> _MATERIAL PROVIDED_:

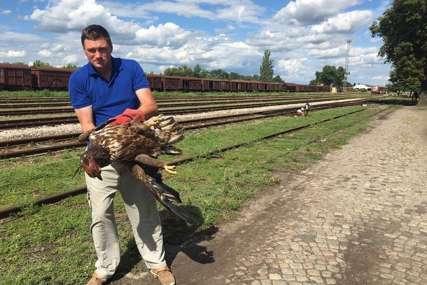 ORAO ZAUSTAVIO VOZ Nesvakidašnji događaj kod Sombora, bjelorepan završio u zoo vrtu
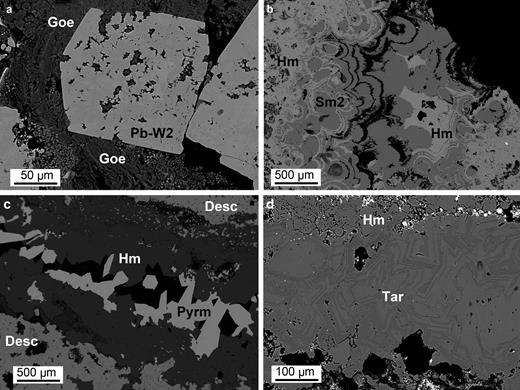 Back-scattered electron (BSE) images of typical supergene minerals: (a) MI29631: goethite (Goe) altering a Pb-bearing willemite 2 (Pb-W2) crystal; (b) OR5314: alternating crusts of hemimorphite (Hm) and smithsonite 2 (Sm2); (c) MI10900: hemimorphite platy crystals in a cavity, followed by pyromorphite (Pyrm) crystals; and (d) OR5314: tarbuttite (Tar) vein in hemimorphite. Desc = descloizite.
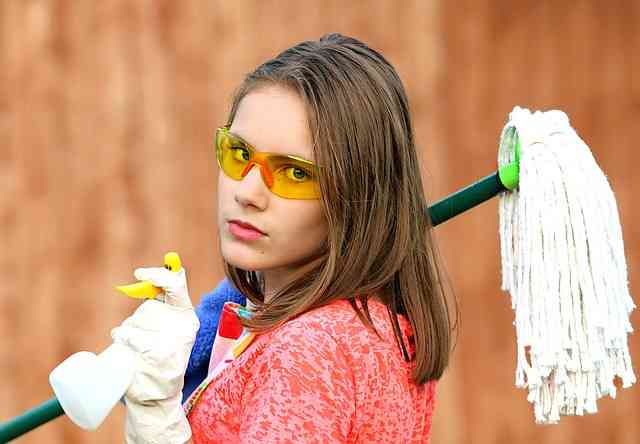 internet marketing housecleaning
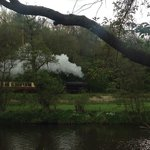 View from the back of the cottages, and steam trains passing by!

> _YOUR ASSIGNMENT_:
The expected answer is the lines from the one that has "Back-scattered electron (BSE)" to the end of the listing, transcribed exactly, with pictures left out and no other line added.

> _SOLUTION TO THIS PROBLEM_:
 Back-scattered electron (BSE) images of typical supergene minerals: (a) MI29631: goethite (Goe) altering a Pb-bearing willemite 2 (Pb-W2) crystal; (b) OR5314: alternating crusts of hemimorphite (Hm) and smithsonite 2 (Sm2); (c) MI10900: hemimorphite platy crystals in a cavity, followed by pyromorphite (Pyrm) crystals; and (d) OR5314: tarbuttite (Tar) vein in hemimorphite. Desc = descloizite.
 internet marketing housecleaning
 View from the back of the cottages, and steam trains passing by!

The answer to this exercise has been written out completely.